Meteen nadat de handdoek van de baby is opengevouwen, geeft mijn broer het kleine meisje aan de vrouw. Haar handschoenen liggen al op de grond en met behulp van haar begeleider heeft ze zo snel mogelijk haar jurk vanaf de halsopening tot halverwege aan haar ribben open gescheurd. Snel pakt ze het meisje aan, waarbij een rilling door haar heen trekt op het moment dat het ijskoude lijfje van de baby haar eigen warme huid aanraakt.
De jongeman naast haar bedekt zo snel mogelijk haar voorkant met zijn eigen jas.
Maar ondanks de snelle bewegingen, zie ik de gloed die begint te schijnen tussen de loshangende plooien van de jassen. Het licht is zo fel dat de zaklamp van de telefoon in het niet valt.
Ongerust kijken we om ons heen of iemand het heeft gezien. Maar de rest van de lange steeg blijft stil.
We weten uit ervaring, dat hoe feller de gloed schijnt, des te ernstiger de situatie is. Dit felle licht betekent dat de baby niet veel later gevonden had moeten worden, want dan had ze niet meer geleefd.
Terwijl ik de container uitspring, draait mijn oudste broer zich al bellend van me af. Met een klap valt de deksel weer dicht, mijn hand op een haar na missend. De kwade blik die ik hem toewerp, is echter zinloos aangezien hij met zijn rug naar me toe staat.
De jongeman staart naar me met zijn felle groenblauwe ogen. "Er gaan doden vallen," zegt hij, met opeengeklemde kaken.
Daarop kijkt de jonge vrouw me gepijnigd aan. Met precies dezelfde kleur ogen, alleen omringd door langere wimpers en glimmend van de onvergoten tranen.

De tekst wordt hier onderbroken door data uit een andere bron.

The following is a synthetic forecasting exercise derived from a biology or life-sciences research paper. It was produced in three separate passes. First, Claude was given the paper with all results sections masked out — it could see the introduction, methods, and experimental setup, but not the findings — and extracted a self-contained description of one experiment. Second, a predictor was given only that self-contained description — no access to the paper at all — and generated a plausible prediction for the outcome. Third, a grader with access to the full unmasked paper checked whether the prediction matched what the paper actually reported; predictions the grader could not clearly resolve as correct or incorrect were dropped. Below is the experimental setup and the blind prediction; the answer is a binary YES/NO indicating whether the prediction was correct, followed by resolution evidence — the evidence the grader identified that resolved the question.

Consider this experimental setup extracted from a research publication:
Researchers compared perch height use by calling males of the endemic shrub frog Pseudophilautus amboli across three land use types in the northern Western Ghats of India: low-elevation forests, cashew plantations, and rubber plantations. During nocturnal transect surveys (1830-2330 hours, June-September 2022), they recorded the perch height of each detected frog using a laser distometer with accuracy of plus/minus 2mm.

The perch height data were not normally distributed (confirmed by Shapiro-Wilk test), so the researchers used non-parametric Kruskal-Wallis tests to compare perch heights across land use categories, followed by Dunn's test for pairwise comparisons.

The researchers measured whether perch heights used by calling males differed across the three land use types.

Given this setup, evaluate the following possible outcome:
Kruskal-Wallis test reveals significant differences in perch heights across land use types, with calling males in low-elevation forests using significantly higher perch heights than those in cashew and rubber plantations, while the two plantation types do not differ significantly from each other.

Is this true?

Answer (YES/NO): NO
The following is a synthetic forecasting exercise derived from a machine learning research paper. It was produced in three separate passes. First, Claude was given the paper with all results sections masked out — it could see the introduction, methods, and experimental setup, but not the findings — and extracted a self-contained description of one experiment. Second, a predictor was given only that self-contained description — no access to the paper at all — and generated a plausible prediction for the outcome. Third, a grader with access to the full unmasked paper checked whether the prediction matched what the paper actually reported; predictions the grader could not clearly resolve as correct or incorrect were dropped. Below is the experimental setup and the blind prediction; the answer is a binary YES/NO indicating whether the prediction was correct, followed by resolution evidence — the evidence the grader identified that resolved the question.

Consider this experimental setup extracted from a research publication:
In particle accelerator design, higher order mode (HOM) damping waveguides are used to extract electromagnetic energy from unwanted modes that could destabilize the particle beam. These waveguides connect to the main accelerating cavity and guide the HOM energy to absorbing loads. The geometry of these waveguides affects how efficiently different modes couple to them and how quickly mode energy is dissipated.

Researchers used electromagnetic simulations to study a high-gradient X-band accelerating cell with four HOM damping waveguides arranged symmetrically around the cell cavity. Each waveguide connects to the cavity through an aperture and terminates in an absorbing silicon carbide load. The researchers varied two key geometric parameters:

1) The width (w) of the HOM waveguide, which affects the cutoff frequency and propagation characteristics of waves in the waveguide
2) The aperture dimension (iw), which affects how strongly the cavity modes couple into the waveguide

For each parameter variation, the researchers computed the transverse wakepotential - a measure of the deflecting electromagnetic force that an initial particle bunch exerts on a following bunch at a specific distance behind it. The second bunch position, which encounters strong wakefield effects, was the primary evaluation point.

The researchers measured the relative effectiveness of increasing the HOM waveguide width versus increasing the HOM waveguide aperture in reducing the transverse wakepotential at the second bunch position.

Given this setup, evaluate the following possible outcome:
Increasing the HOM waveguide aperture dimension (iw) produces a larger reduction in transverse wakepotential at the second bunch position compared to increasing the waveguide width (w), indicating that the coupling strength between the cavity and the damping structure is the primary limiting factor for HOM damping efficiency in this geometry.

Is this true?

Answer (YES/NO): NO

"Kun jij de draden zien?" vraagt ze zachtjes.
Voorzichtig steek ik mijn hand onder de jas, de koude huid van de baby voelt onwerkelijk. Meteen zie ik twee draden opgloeien in de lucht, als gekleurde linten die dansen in een wind die niemand voelt.
Ondanks dat ik het mijn hele leven al zie, verwonder ik me er iedere keer weer over dat ik nu de bloedbanden van dit kleine meisje door de hele wereld kan volgen, met slechts één simpele aanraking.
Zodra ik haar aankijk zie ik haar gezicht vertrekken van de pijn.
Ik knik. "Maar eerst brengen we jou naar huis."